On me dit que si Sarkozy passe des menaces énormes vont peser sur nos libertés publiques. Mais je ne me fait aucune illusion sur la politique que mettrait en oeuvre le PS si il était élu. Débarrassé de son encombrant allié communiste et fort du prétexte que représenterait l’apport des électeurs de Bayrou dans l’élection de sa présidente, il s’allierait aussi tôt avec les centristes de ce dernier en vu de poursuivre une politique libérale au service de la grande bourgeoisie. En continuant à désespérer les couches populaires, ils ouvriraient la porte à une droite dure encore plus violente que celle qui s’apprête à prendre les rênes du pouvoir.

La seule raison valable qui me fera voter Ségolène Royal dimanche c’est d’imaginer quelle hypothèque représenterait pour la construction d’un mouvement populaire un PS revenant dans l’opposition chargé du prestige d’avoir fait trembler Nicolas Sarkozy sur ses bases ? Quel danger représenterait à gauche un PS remobilisé et renforcé de forces militantes nouvelles et fraîches, gauchisant son discours pour mieux ensuite ramener les voix des électeurs de gauche dans sa nasse ?
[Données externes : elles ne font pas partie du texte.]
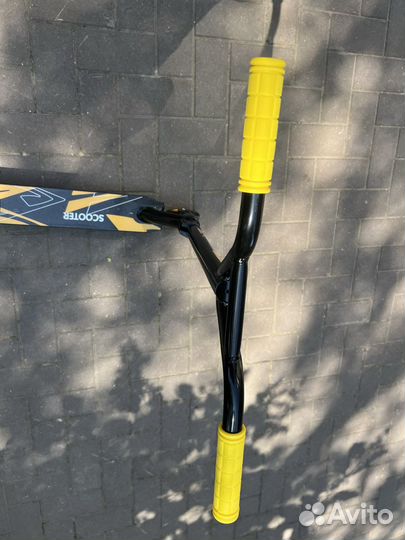 Трюковой самокат scooter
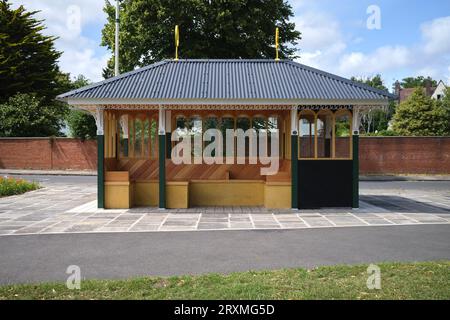 Public Shelter Cliff Hill Top Walk Penarth, Galles del Sud, Regno Unito Foto Stock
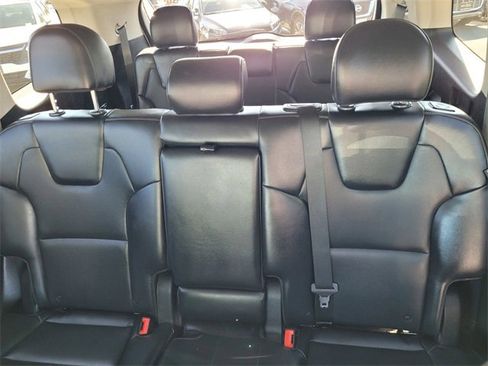 Used 2024 Kia Telluride LX image 9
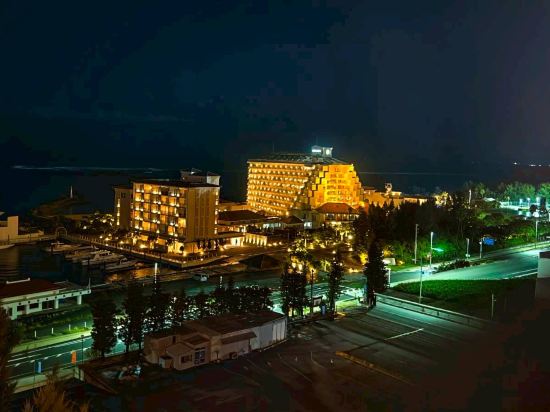 AQUASENSE飯店和度假村優惠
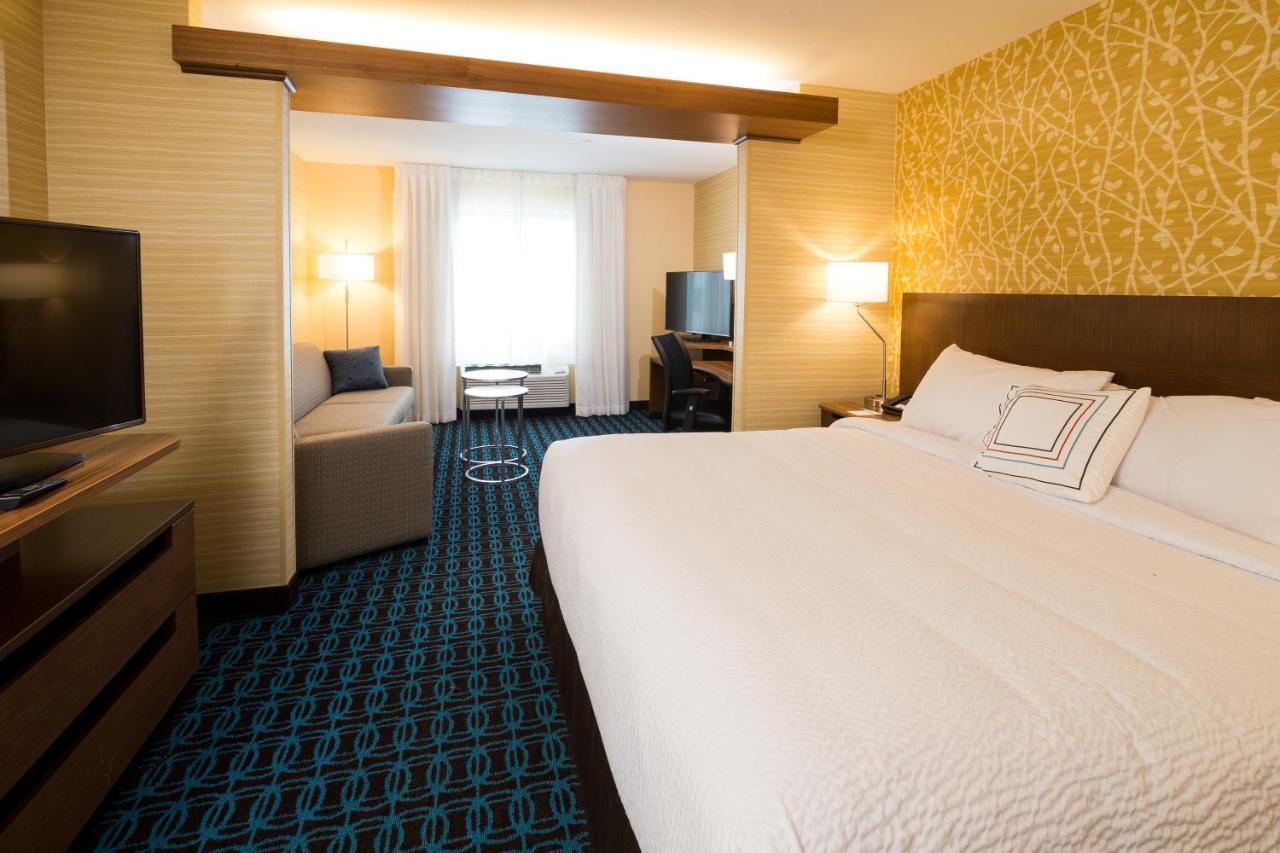 Fairfield Inn & Suites By Marriott Detroit Chesterfield Екстериор снимка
Il ne fait aucun doute que nous entrons dans une ère politique nouvelle qui demandera de repenser et reconstruire un rassemblement populaire fort. Après le rejet de l’Europe libérale et les luttes de la jeunesse contre le CPE, je préfère 1000 fois voir les dirigeants socialistes au pouvoir à gérer le libéralisme avec leurs camarades centristes mis face à leurs responsabilités que devoir composer avec leur lent travail de sape et de récupération.